Could you copy out all of the entries exactly?

[RECORDS FOR THE EXERCISE Boundary: Start]

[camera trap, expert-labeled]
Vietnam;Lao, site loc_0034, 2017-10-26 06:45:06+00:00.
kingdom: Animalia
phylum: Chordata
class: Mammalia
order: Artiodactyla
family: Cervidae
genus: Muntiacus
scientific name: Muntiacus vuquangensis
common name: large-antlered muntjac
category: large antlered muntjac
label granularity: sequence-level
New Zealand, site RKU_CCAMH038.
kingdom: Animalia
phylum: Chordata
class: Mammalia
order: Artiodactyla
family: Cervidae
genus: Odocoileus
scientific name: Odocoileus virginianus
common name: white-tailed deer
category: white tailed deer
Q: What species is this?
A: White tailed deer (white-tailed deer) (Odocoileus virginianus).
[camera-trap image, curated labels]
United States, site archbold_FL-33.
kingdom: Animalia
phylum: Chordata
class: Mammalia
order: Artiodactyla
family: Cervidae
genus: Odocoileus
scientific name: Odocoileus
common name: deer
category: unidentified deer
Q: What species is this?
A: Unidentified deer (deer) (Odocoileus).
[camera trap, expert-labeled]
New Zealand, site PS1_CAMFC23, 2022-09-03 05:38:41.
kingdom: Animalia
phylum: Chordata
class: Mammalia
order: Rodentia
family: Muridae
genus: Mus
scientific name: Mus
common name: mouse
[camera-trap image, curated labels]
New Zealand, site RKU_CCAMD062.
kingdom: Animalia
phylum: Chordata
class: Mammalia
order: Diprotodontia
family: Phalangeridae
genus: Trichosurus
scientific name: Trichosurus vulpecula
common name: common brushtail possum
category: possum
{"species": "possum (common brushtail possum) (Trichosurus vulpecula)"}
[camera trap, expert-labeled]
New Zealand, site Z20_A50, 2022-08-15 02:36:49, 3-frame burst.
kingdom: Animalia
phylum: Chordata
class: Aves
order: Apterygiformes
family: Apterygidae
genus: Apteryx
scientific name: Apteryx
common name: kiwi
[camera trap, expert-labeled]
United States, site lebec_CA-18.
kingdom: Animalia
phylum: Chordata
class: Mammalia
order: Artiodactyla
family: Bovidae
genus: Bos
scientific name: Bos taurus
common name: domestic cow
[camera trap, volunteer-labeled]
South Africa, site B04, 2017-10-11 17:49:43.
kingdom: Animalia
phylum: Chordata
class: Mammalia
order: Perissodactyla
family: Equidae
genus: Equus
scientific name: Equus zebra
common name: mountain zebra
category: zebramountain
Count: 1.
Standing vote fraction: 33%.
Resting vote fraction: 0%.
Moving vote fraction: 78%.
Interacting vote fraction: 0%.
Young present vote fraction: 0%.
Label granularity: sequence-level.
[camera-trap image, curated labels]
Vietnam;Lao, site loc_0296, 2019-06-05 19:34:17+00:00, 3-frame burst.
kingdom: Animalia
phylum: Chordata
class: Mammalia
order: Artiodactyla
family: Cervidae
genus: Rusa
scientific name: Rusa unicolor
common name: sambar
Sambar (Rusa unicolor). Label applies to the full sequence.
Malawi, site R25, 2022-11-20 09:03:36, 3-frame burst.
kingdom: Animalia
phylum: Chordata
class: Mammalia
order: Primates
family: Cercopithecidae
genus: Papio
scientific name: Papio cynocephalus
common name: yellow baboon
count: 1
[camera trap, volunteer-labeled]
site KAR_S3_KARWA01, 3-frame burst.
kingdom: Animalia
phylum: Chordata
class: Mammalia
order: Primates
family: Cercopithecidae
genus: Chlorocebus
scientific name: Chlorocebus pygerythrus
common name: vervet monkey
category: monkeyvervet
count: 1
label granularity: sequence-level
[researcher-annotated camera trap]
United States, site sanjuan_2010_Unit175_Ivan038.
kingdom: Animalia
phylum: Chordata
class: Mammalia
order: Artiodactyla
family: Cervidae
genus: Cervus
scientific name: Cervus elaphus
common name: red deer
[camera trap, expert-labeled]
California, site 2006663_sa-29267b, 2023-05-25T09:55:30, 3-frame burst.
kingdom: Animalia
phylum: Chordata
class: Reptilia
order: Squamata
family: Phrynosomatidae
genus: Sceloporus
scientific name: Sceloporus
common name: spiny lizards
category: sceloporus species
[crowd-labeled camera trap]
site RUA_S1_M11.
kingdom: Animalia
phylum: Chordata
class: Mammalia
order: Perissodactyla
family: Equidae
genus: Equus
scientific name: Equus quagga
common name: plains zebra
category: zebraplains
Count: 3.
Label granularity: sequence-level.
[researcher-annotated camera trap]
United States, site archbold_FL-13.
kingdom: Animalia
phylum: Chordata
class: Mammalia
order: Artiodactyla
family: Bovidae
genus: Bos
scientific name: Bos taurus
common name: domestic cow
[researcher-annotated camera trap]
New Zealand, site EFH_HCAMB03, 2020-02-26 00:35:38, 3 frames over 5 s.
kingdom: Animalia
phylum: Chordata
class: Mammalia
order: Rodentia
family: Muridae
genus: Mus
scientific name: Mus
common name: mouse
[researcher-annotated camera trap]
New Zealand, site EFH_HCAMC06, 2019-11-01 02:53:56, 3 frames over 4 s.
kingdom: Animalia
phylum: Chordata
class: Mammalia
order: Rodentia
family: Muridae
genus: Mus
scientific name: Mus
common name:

[RECORDS FOR THE EXERCISE Boundary: End]

# SOLVED EXERCISE
[camera trap, expert-labeled]
Vietnam;Lao, site loc_0034, 2017-10-26 06:45:06+00:00.
kingdom: Animalia
phylum: Chordata
class: Mammalia
order: Artiodactyla
family: Cervidae
genus: Muntiacus
scientific name: Muntiacus vuquangensis
common name: large-antlered muntjac
category: large antlered muntjac
label granularity: sequence-level
New Zealand, site RKU_CCAMH038.
kingdom: Animalia
phylum: Chordata
class: Mammalia
order: Artiodactyla
family: Cervidae
genus: Odocoileus
scientific name: Odocoileus virginianus
common name: white-tailed deer
category: white tailed deer
Q: What species is this?
A: White tailed deer (white-tailed deer) (Odocoileus virginianus).
[camera-trap image, curated labels]
United States, site archbold_FL-33.
kingdom: Animalia
phylum: Chordata
class: Mammalia
order: Artiodactyla
family: Cervidae
genus: Odocoileus
scientific name: Odocoileus
common name: deer
category: unidentified deer
Q: What species is this?
A: Unidentified deer (deer) (Odocoileus).
[camera trap, expert-labeled]
New Zealand, site PS1_CAMFC23, 2022-09-03 05:38:41.
kingdom: Animalia
phylum: Chordata
class: Mammalia
order: Rodentia
family: Muridae
genus: Mus
scientific name: Mus
common name: mouse
[camera-trap image, curated labels]
New Zealand, site RKU_CCAMD062.
kingdom: Animalia
phylum: Chordata
class: Mammalia
order: Diprotodontia
family: Phalangeridae
genus: Trichosurus
scientific name: Trichosurus vulpecula
common name: common brushtail possum
category: possum
{"species": "possum (common brushtail possum) (Trichosurus vulpecula)"}
[camera trap, expert-labeled]
New Zealand, site Z20_A50, 2022-08-15 02:36:49, 3-frame burst.
kingdom: Animalia
phylum: Chordata
class: Aves
order: Apterygiformes
family: Apterygidae
genus: Apteryx
scientific name: Apteryx
common name: kiwi
[camera trap, expert-labeled]
United States, site lebec_CA-18.
kingdom: Animalia
phylum: Chordata
class: Mammalia
order: Artiodactyla
family: Bovidae
genus: Bos
scientific name: Bos taurus
common name: domestic cow
[camera trap, volunteer-labeled]
South Africa, site B04, 2017-10-11 17:49:43.
kingdom: Animalia
phylum: Chordata
class: Mammalia
order: Perissodactyla
family: Equidae
genus: Equus
scientific name: Equus zebra
common name: mountain zebra
category: zebramountain
Count: 1.
Standing vote fraction: 33%.
Resting vote fraction: 0%.
Moving vote fraction: 78%.
Interacting vote fraction: 0%.
Young present vote fraction: 0%.
Label granularity: sequence-level.
[camera-trap image, curated labels]
Vietnam;Lao, site loc_0296, 2019-06-05 19:34:17+00:00, 3-frame burst.
kingdom: Animalia
phylum: Chordata
class: Mammalia
order: Artiodactyla
family: Cervidae
genus: Rusa
scientific name: Rusa unicolor
common name: sambar
Sambar (Rusa unicolor). Label applies to the full sequence.
Malawi, site R25, 2022-11-20 09:03:36, 3-frame burst.
kingdom: Animalia
phylum: Chordata
class: Mammalia
order: Primates
family: Cercopithecidae
genus: Papio
scientific name: Papio cynocephalus
common name: yellow baboon
count: 1
[camera trap, volunteer-labeled]
site KAR_S3_KARWA01, 3-frame burst.
kingdom: Animalia
phylum: Chordata
class: Mammalia
order: Primates
family: Cercopithecidae
genus: Chlorocebus
scientific name: Chlorocebus pygerythrus
common name: vervet monkey
category: monkeyvervet
count: 1
label granularity: sequence-level
[researcher-annotated camera trap]
United States, site sanjuan_2010_Unit175_Ivan038.
kingdom: Animalia
phylum: Chordata
class: Mammalia
order: Artiodactyla
family: Cervidae
genus: Cervus
scientific name: Cervus elaphus
common name: red deer
[camera trap, expert-labeled]
California, site 2006663_sa-29267b, 2023-05-25T09:55:30, 3-frame burst.
kingdom: Animalia
phylum: Chordata
class: Reptilia
order: Squamata
family: Phrynosomatidae
genus: Sceloporus
scientific name: Sceloporus
common name: spiny lizards
category: sceloporus species
[crowd-labeled camera trap]
site RUA_S1_M11.
kingdom: Animalia
phylum: Chordata
class: Mammalia
order: Perissodactyla
family: Equidae
genus: Equus
scientific name: Equus quagga
common name: plains zebra
category: zebraplains
Count: 3.
Label granularity: sequence-level.
[researcher-annotated camera trap]
United States, site archbold_FL-13.
kingdom: Animalia
phylum: Chordata
class: Mammalia
order: Artiodactyla
family: Bovidae
genus: Bos
scientific name: Bos taurus
common name: domestic cow
[researcher-annotated camera trap]
New Zealand, site EFH_HCAMB03, 2020-02-26 00:35:38, 3 frames over 5 s.
kingdom: Animalia
phylum: Chordata
class: Mammalia
order: Rodentia
family: Muridae
genus: Mus
scientific name: Mus
common name: mouse
[researcher-annotated camera trap]
New Zealand, site EFH_HCAMC06, 2019-11-01 02:53:56, 3 frames over 4 s.
kingdom: Animalia
phylum: Chordata
class: Mammalia
order: Rodentia
family: Muridae
genus: Mus
scientific name: Mus
common name:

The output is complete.